Queries on the Sequence of return for act function in Deep Reinforcement Learning Course

chinnawut_Vongsariyavanich_Acfz · December 4, 2020, 2:59pm

I try to understand the code on this course and would like to ask for more explanation on some parts.

- Section 12 for act function, the code first return self.is_over and then self.reward but in the section 17, the code was reward, game_over = env.act(action). Does this alreay correct in term of sequence?

Section 15 for init_net function seems to have the same problem as the function first return modelR and then modelQ but when the function was used on section 17 the sequence is as belowed:

q_network, r_network = init_net(env, rl_config)

Could anyone please help me clarify on this ?

Gaurav_Singh_5JwXj · December 8, 2020, 4:20am

Hi Chinnawut,

In the course, we are explaining how each function is built from scratch up till section 17.

Once these concepts are explained, we put all these functions in our utility code file named "quantra_reinforcement_learning.py" located in the "data_modules" folder.

This is the final implementation of the code and concepts you have learnt in the previous sections.

To import the functions from there we write:

from data_modules.quantra_reinforcement_learning import init_net

from data_modules.quantra_reinforcement_learning import ExperienceReplay

…and so on.

Thus, the code in section 17 will be executed as however the functions are implemented in "quantra_reinforcement_learning.py".

You can open "quantra_reinforcement_learning.py" to follow the program logic. The concepts are the same as what you have learnt in the previous sections.

Hope this helps!

Thanks!

◆ Work task
In the forum thread, which folder contains the file "quantra_reinforcement_learning.py"? Base your answer solely on the forum thread.

◆ Data
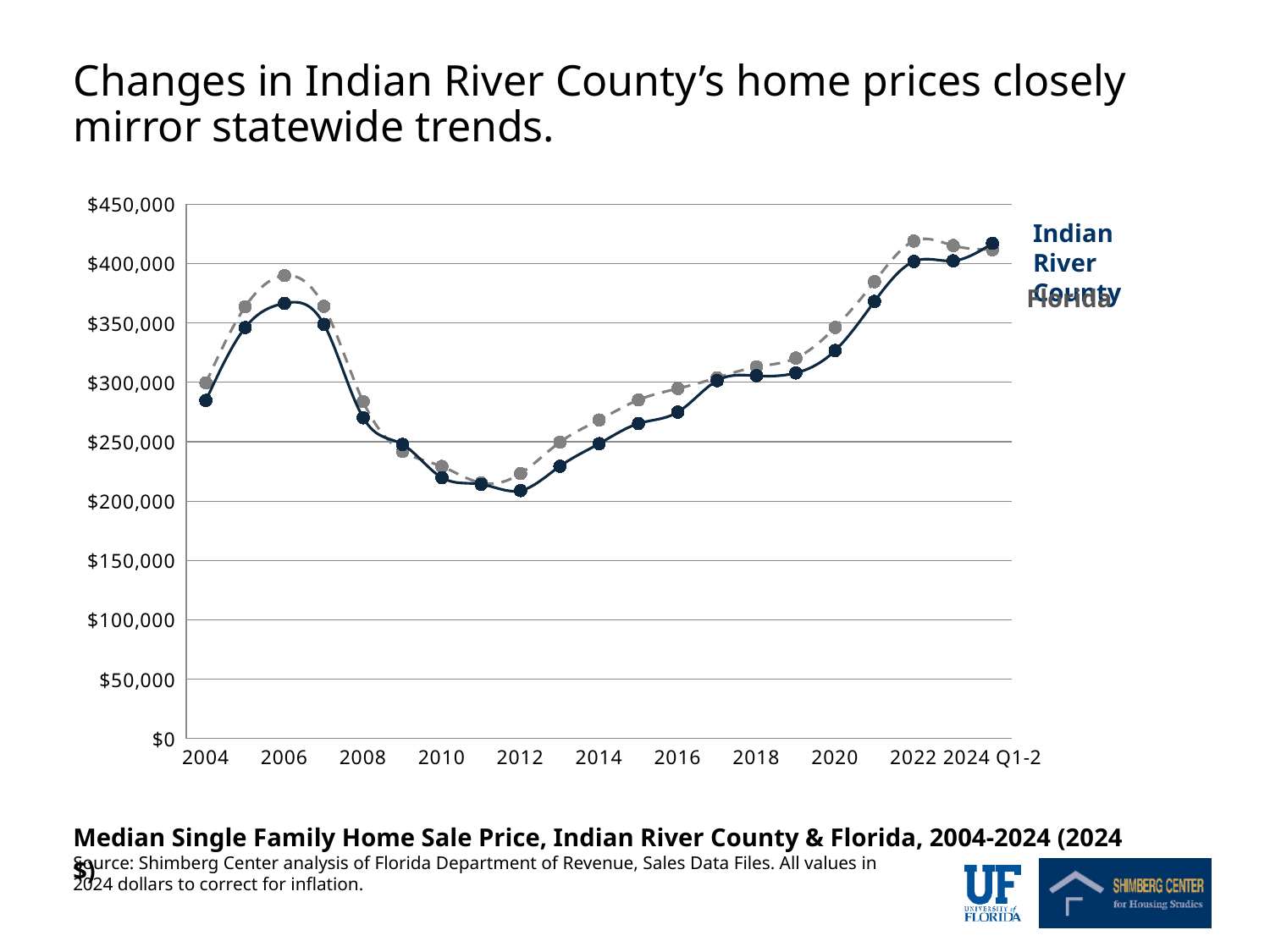
Is the Indian River County value for 2004 greater or less than $300,000? less Which series is drawn with the gray dashed line? Florida Is the Indian River County value for 2012 greater or less than $250,000? less Is the Florida value for 2022 greater or less than $400,000? greater Between 2012 and 2022, does the Indian River County line rise or fall? Rise In 2006, which series has the higher value, Indian River County or Florida? Florida Which two series are plotted on the chart? Indian River County and Florida In which year does the Indian River County line reach its highest value before 2008? 2006 In which year does the Indian River County line reach its lowest value? 2012 What kind of chart is shown on the slide? Line chart How many series does the chart plot? 2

◆ Task answer
The "data_modules" folder.